───── Extrait de texte

Faucher a finalement été arrêté en octobre 1948. Mais, coup de chance : il a été immédiatement amnistié. Bien qu’il ait pris quelques mois de prison pour sa participation au Plan Bleu. A sa sortie, il a écrit dans des feuilles d’extrême droite comme Rivarol, Charivari, l’Heure française, Jeune Nation, Aux écoutes, tout en se disant de gauche et non communiste [24]. Faucher a soutenu l’Algérie française, les poujadistes (mouvement d’extrême droite), puis est passé dans le camp des socialistes au début des années 60, quand il a pris sa carte du parti et a été initié en franc-maçonnerie, à la Grande Loge de France dont il deviendra « grand secrétaire » en 1977 [25].

En 1957, il s’est rapproché du socialiste Charles Hernu (autre Franc-Maçon) et a organisé une rencontre avec le Pen, rencontre qu’il s’est empressé de relater dans un journal d’extrême-droite [26]. En loge, il s’est activé pour rapprocher sa loge de la bande de Mitterrand, organisant même en 1957 une rencontre entre Le Pen et Charles Hernu, et a fondé en 1962 la loge Louise Michel.

En 1965 il a œuvré au rapprochement du Parti Radical, où grenouillaient de nombreux collabos, et des « socialistes » autour de Mitterrand. Et « en même temps », Faucher soutenait des groupuscules nationalistes européens, écrivait dans Le Crapouillot, dans Minute, ou dans Valeurs Actuelles à partir de 1970. Son fils a suivi la même voie en plus « soft » et a été rédacteur en chef du Figaro.

Jean-André Faucher a même créé sa propre obédience, la « Grande loge d’Orient et d’Occident », et en 1981 Fabius l’a fait nommer au Conseil Economique et Social, ce machin dans lequel pantouflent les amis du pouvoir, avant d’être nommé secrétaire d’Etat aux départements et territoires d’Outre-Mer. Il a même obtenu la légion d’honneur en 1986.

René Bousquet

On a déjà vu son parcours, classique des fascistes recyclés dans les structures d’après-guerre. Lui aussi était franc-maçon, ce qui a certainement été utiles à certains moments compliqués. Il a fui en Allemagne après la guerre et a été libéré par les Américains puis placé sous mandat de dépôt en 1945 à son arrivée en France. La Haute Cour de Justice l’a jugé en 1949, et a considéré que l’organisateur de la rafle du Vel d’Hiv avait été un résistant  presque toute sa carrière, et ne méritait que 5 ans d’indignité nationale pour avoir été chef de la police de Vichy [27].

Il a été amnistié en 1958 et ainsi pu se lancer en politique, comme candidat aux législatives dans la Marne. Il est devenu ami de Mitterrand, siégeait dans les conseils d’administration, jusqu’en 1978, quand son rôle dans la rafle du Vel d’Hiv est dénoncé dans la presse.

Une plainte a été déposée contre lui en 1989 pour crime contre l’humanité par des associations de déportés et de résistants, il a été inculpé en mars 1991 et a été assassiné en juin 1993. Ce qui a évité une mise en lumière des décisions surprenantes de la haute Cour de « Justice » en 49.

──────────
───── Données fournies

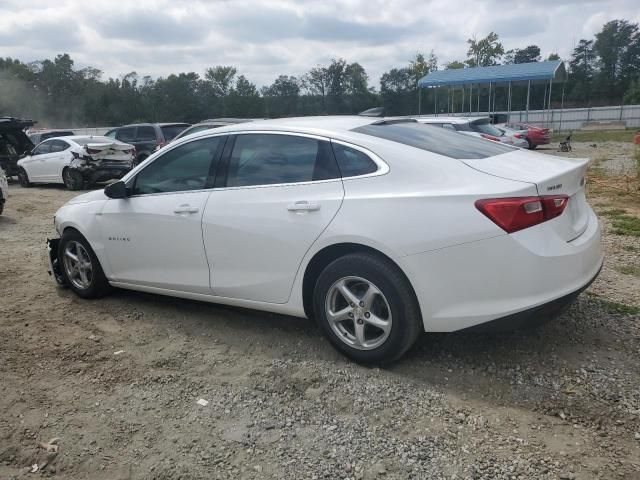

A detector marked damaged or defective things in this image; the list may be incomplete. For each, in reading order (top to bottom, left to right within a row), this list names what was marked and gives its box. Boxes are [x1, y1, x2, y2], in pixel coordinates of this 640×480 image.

damaged front bumper [47, 238, 67, 286]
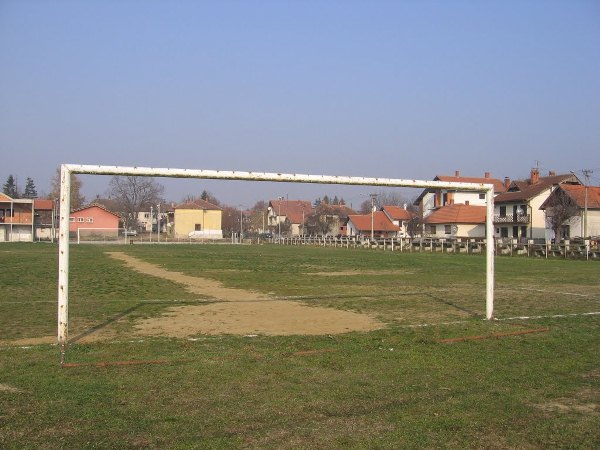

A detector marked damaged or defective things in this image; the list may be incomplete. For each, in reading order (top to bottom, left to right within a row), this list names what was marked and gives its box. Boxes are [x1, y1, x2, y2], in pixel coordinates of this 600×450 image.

rust stain on goal post [56, 164, 496, 352]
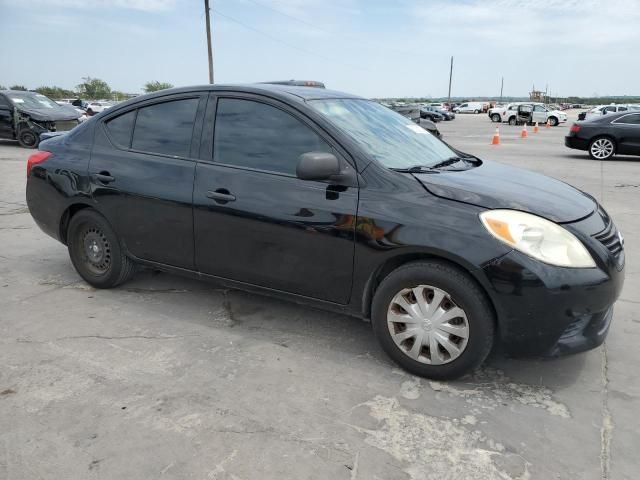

──────────

**Tâche à réaliser**
Reprenez l'extrait consacré à Jean-André Faucher et René Bousquet après sa dernière phrase et rédigez-en la suite.

**Résultat obtenu**
Pierre Guillain de Bénouville

Ce fils d’assureur alsacien né en 1914 était un fervent royaliste, antisémite et anticommuniste ultra conservateur. Il a démarré sa vie militante dans les années 30 chez les Camelots du Roi et l’Action Française (il a activement participé aux émeutes fascistes de 1934 et à un attentat contre Léon Blum en 1936), a fréquenté les chefs de l’organisation fasciste la Cagoule, et était alors en relation avec d’autres fascistes comme François Mitterrand et André Bettencourt le futur patron de l’Oréal.

En 1936 il a combattu contre les Républicains en Espagne. Mobilisé à la déclaration de guerre, il a été fait prisonnier par les Allemands, s’est échappé, a rejoint la France et milité pour le Maréchal Pétain. Il serait devenu résistant en 1941 mais a joué un rôle important dans l’arrestation de Jean Moulin[28] en juin 1943. Il était aussi proche d’Allen Dulles, qu’il voyait et avec lequel il  a correspondu pendant 25 ans. Selon son biographe Guy Perrier, « En juin 1948, Bénouville et son épouse sont reçus chaleureusement par les Dulles qui les introduisent dans les milieux américains influents« .

A la Libération il a reçu divers honneurs pour ses faits d’armes dans la résistance. Après la guerre il a rejoint le RPF de de Gaulle et est devenu député d’Ille-et-Vilaine puis de Paris et, a soutenu l’Algérie française. Il a été très proche de Chirac, dont il a contribué à l’ascension et en 1984 il a défendu Mitterrand quand certains s’interrogeaient sur son attitude pendant la guerre.

En même temps qu’il faisait de la politique en se rapprochant de l’extrême-droite, Bénouville était administrateur de grandes entreprises, comme les éditions Robert Laffont, les cinémas Gaumont, ou encore Dassault Bréguet. Il s’était aussi placé depuis la fin de la guerre au service d’Allen Dulles, dont il était proche. Beaucoup de collabos lui doivent d’avoir évité des ennuis à la Libération, comme le rappelle Annie Lacroix-Riz dans « La non épuration en France ».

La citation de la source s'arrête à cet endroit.